Mas Ondina Matos destaca ainda duas coisas: as realizações atinentes à sua missão no âmbito teológico-espiritual – o Ano Paulino, o Ano Sacerdotal e o Ano da Fé – como momentos importantes da ação pastoral no contexto de “preocupações muito concretas” da Igreja Católica e que “fizeram despertar” as Igrejas locais para as temáticas essenciais em Igreja; e a criação e utilização da conta papal no Twitter, como sinal do interesse que as redes sociais tiveram para o papa alemão – “um papa atento à evolução dos tempos, que encarava a comunicação como uma ferramenta essencial para a proximidade com as pessoas”.

Finalmente, voltando aos conteúdos, não posso deixar de acompanhar José Manuel Fernandes ao apontar o roteiro das encíclicas, completado pelo seu sucessor a rematar em termos doutrinais o Ano da Fé, que teve a obrigação (e penso que também o gosto) de prosseguir e encerrar celebrativamente, bem como a lista bastante longa e conseguida de intervenções ousadas no aspeto doutrinal e na vertente sociopolítica – as exortações apostólicas, os discursos, as mensagens, as homilias, as catequeses, as respostas aos jornalistas e as viagens – de contactos multifacetados em atenção, proximidade e protocolo, um pouco pelo mundo possível.

Surja quem com mais sabedoria que o comum dos mortais dê o devido relevo ao papel eclesial de Ratzinger, não tanto pela simpatia para com a sua personalidade (que bem a merece), mas sobretudo para que a doutrina não fique no olvido.

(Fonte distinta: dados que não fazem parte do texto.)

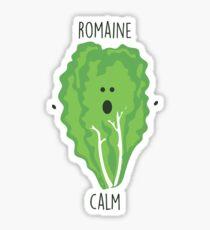 Romaine Calm // Glückliche kleine Eulen-Sammlung Sticker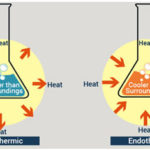 Exothermic and Endothermic Reactions [Definition, Examples, and Differences]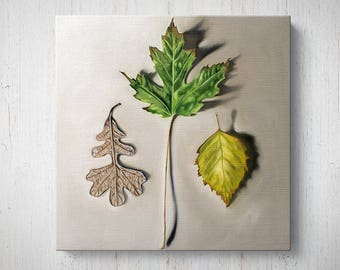 Autumn Leaf Trio - Fall Oil Painting Giclee Gallery Mounted Canvas Wall Art Print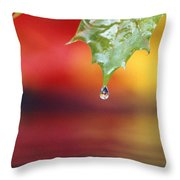 Water Dripping Throw Pillow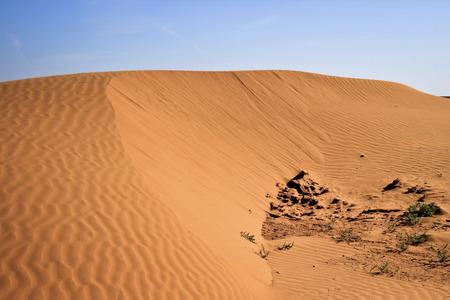 dune Фото со стока - 100130064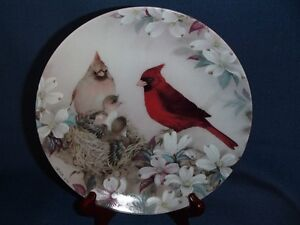 Collector plate In box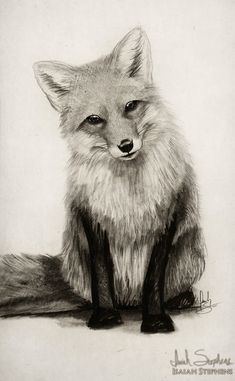 Fox Say What? by IsaiahStephens on DeviantArt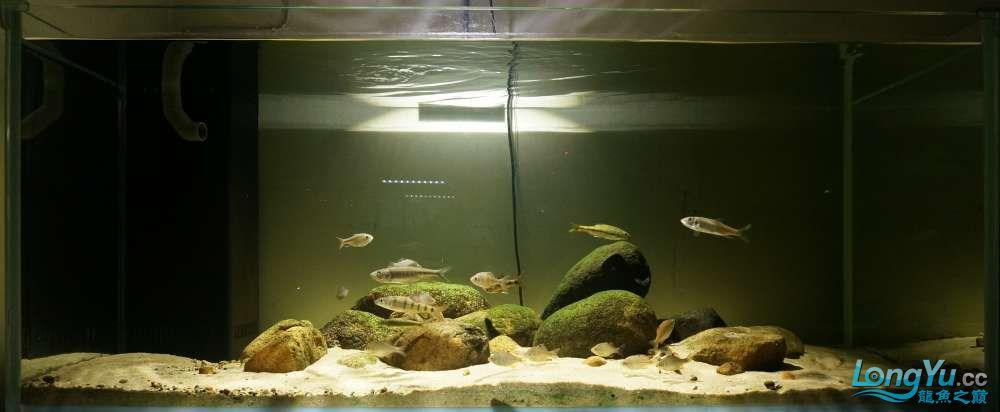 近期鱼缸照片更新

A causa dos homens e a glória de Deus o postulam.

A reitora da UCP declara que “não sabemos se esse silêncio no final nos vai deixar obra escrita para ser meditada ou se pura e simplesmente é um silêncio de reflexão pessoal e de diálogo interior, não sabemos e, por isso, o melhor é não especular e respeitar apenas a sua decisão”. E conclui: “Respeitemos o homem, a pessoa que ele foi e as lições que ele nos tem dado e seguramente que vai continuar a dar, sendo que esta lição do silêncio é uma muito bonita visto que acontece num período mediático, onde toda a gente se coloca em bicos de pés para ser vista e este é o caso de alguém que escolheu o silêncio, não querendo ser visto ou ouvido”.

Quem sabe – interrogo-me – se o silêncio e a discrição a que se votou livremente nos últimos tempos não trarão frutíferas surpresas à Igreja e ao Mundo!